=== DIRECTION ===
Display every line of the items below that contains the string "position", treating uppercase and lowercase as different.

=== RECORDS SHOWN ===

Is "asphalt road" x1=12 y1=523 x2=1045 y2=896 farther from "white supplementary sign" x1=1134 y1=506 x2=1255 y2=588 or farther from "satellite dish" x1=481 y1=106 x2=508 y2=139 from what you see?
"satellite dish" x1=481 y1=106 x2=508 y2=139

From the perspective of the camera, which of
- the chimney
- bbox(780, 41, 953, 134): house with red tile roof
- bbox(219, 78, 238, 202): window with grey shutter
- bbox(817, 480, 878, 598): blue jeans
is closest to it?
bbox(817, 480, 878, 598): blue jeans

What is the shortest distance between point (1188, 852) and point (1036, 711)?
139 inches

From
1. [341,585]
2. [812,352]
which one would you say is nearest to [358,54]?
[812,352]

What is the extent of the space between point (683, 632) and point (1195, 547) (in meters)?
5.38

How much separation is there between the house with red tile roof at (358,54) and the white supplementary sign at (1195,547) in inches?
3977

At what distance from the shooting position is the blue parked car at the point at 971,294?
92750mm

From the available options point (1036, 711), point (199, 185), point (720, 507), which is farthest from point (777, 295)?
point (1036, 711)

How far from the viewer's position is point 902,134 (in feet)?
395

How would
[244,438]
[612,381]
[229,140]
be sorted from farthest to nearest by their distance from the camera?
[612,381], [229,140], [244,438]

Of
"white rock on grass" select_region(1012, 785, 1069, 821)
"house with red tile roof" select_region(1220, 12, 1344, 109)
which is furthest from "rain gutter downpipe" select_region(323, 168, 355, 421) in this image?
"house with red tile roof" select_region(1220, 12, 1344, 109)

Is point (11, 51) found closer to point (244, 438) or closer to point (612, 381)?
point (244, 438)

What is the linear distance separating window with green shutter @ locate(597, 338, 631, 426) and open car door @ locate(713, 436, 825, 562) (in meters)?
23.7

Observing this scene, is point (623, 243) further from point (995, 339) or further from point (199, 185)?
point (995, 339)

=== RESULT ===
At what distance from the shooting position is the blue parked car at the point at 971,294?
How far from the viewer's position is point 902,134 (in feet)?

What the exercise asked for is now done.